You ask: "Could you give an example of a moral question -- such as "why is rape wrong?" -- and its demonstrably correct answer?" Many different approachs to moral philosophy provide a clear answer. For example, a Kantian approach take as a moral universal its version of the Golden Rule, and condemns as immoral any action that treats another as a mere end to be used without regard to the other's inherent worth. Alternatively, a consequentialist theory focuses on the harm that rape causes to its victim. A social contract theory focuses on rights and obligations due each other in any ordered society, and condemns the rapist on those grounds. All three of those approaches (there are many others as well) yields a clear answer to the "why is rape wrong" question. But the tone of your comment suggests that you are really looking for some secular version of the Ten Commandments -- a moral code based, not on the persuasiveness of the principles and reasoning supporting it, but instead on the authority of its source. That describes a legal code (secular or religious), not a moral philosophy.

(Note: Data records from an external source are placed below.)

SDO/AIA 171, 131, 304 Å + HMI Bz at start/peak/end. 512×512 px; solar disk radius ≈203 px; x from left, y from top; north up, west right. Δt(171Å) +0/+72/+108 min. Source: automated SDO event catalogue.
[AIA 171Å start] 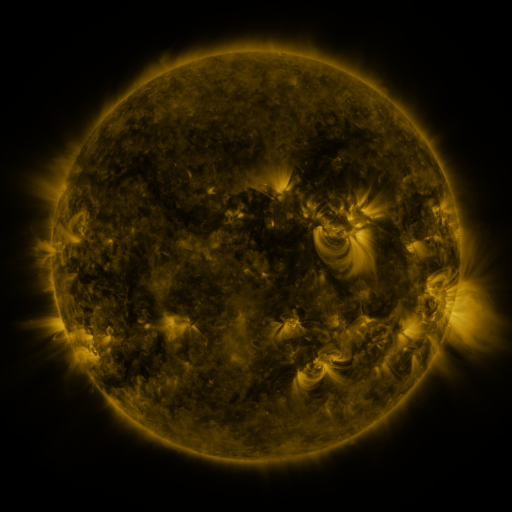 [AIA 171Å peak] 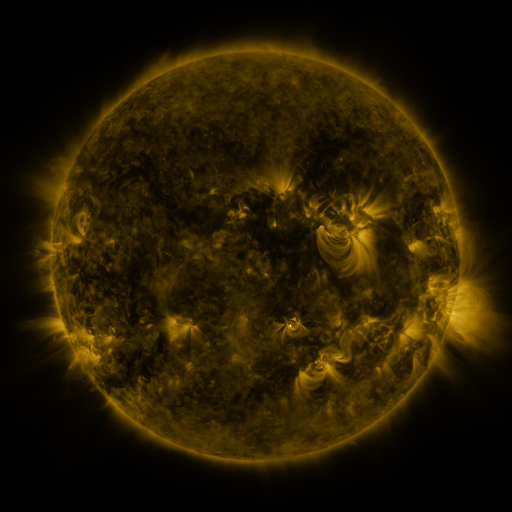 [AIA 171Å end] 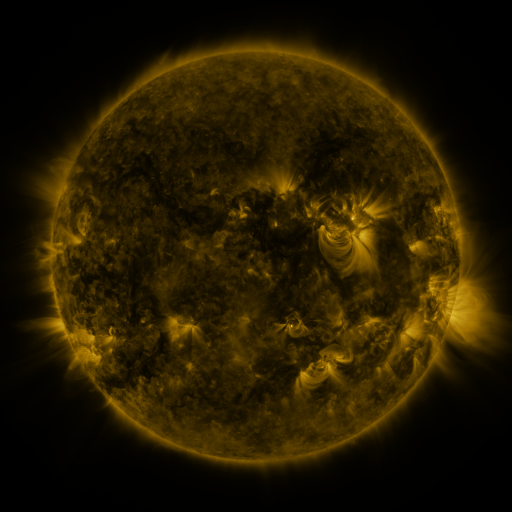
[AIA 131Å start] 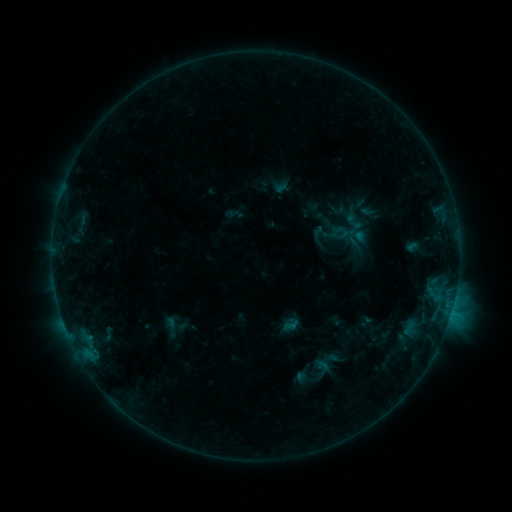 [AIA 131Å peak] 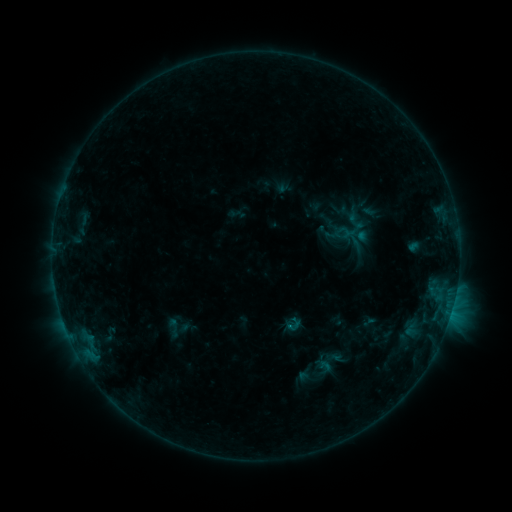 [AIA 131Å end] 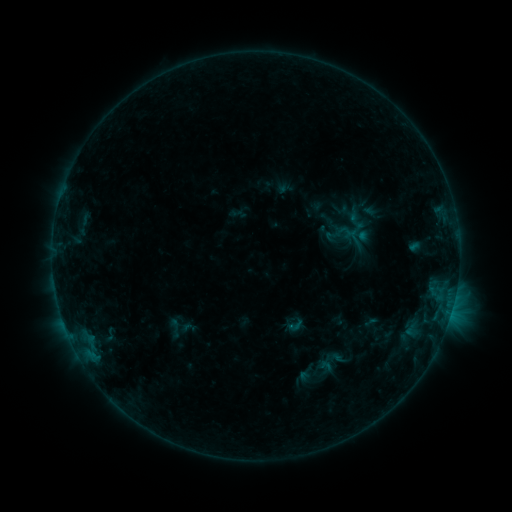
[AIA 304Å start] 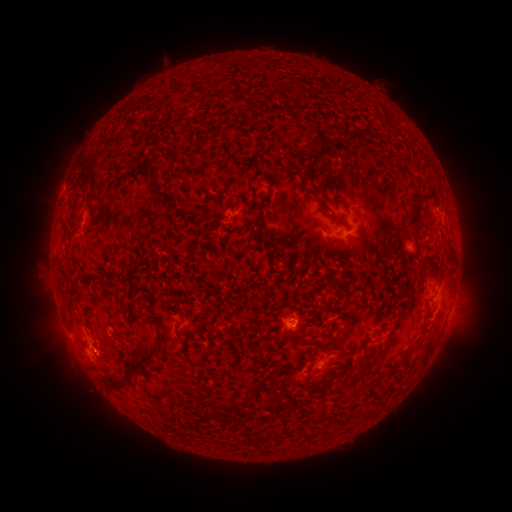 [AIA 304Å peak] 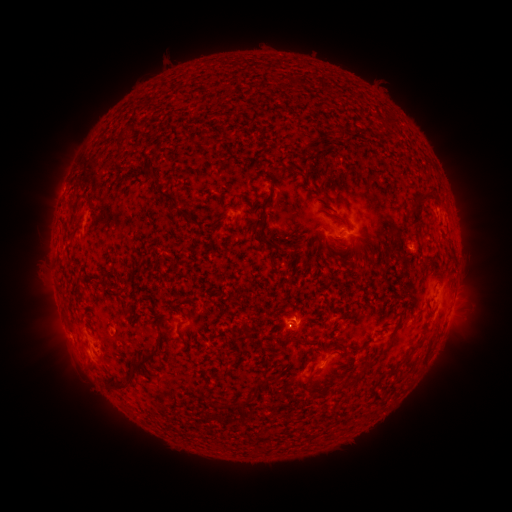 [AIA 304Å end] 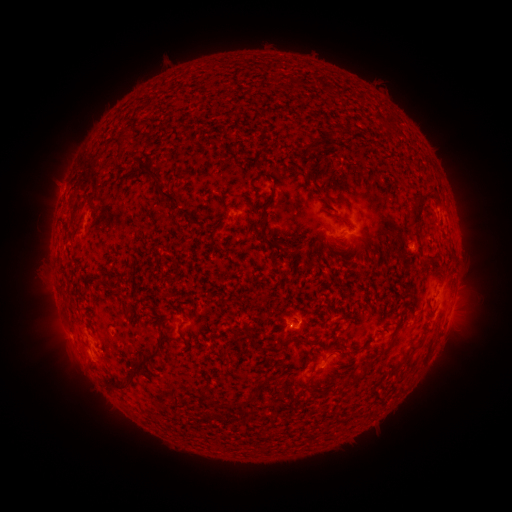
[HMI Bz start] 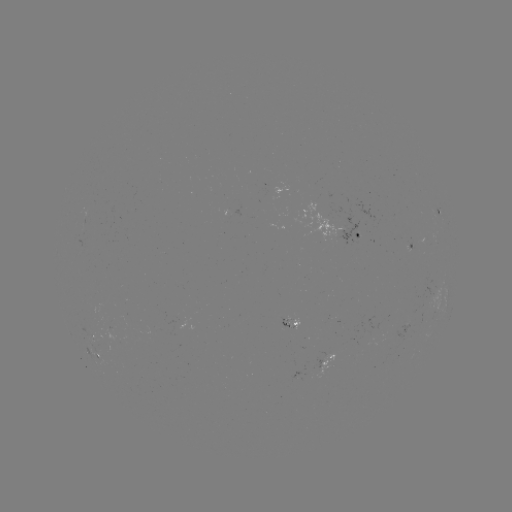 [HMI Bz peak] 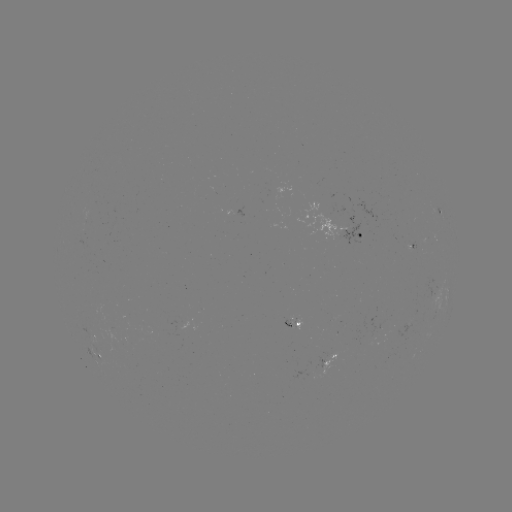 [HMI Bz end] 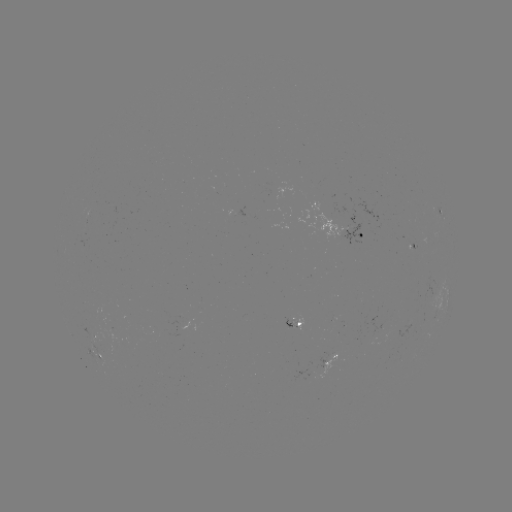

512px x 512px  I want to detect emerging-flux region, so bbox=[369, 317, 379, 344].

You end by saying that "morality has no demonstrable connection to logic." That just strikes me as grossly uninformed. If you're interested in reading some contemporary papers in ethics (and many other areas of philosophy as well) that might cause you to change your mind, an easily accessible source for lots of interesting stuff in analytical philosophy is:
http://consc.net/weblogs.html. On the ethics link, for example, they are discussing Prof Kamm's arguments about whether one has a greater duty to assist a person in need who is physically closer (e.g., the kid drowning in the pond as you drive by and can see him) rather than someone far away (pick any disaster occurring in the third world, or just the endemic problems there of hunger and easily preventable disease). Perhaps you'll find a little more logic in moral discourse than you thought was there.
Richard Dolan said: He ends up sounding like a bad parody of Chomsky, offering a pop-psych theory based on some mechanistic notion of an innate moral grammar hardwired into the subterranean "machine," with the added filigree of "one ancient and one modern" mental "system" engrafted on top. Please. "Dumbfounding" is a good word to describe the whole thing.
The idea that a lot (in fact most)of our inferences about the world are non-conscious is not pop psychology, it is rather a very robust finding in cognitive psychology. This is what the 'elephant' represents. Conscious thought is an evolutionarily later development, the 'rider' on the elephant. The metaphor is apt. "Dumbfounding" happens when the non-conscious moral judgment conflicts with the logical (conscious) one.
I'm not sure about you individually, but my observation has been that philosophers have much more difficulty with the idea of non-conscious decision-making than do, say, psychologists. But the scientific evidence shows that it is universal.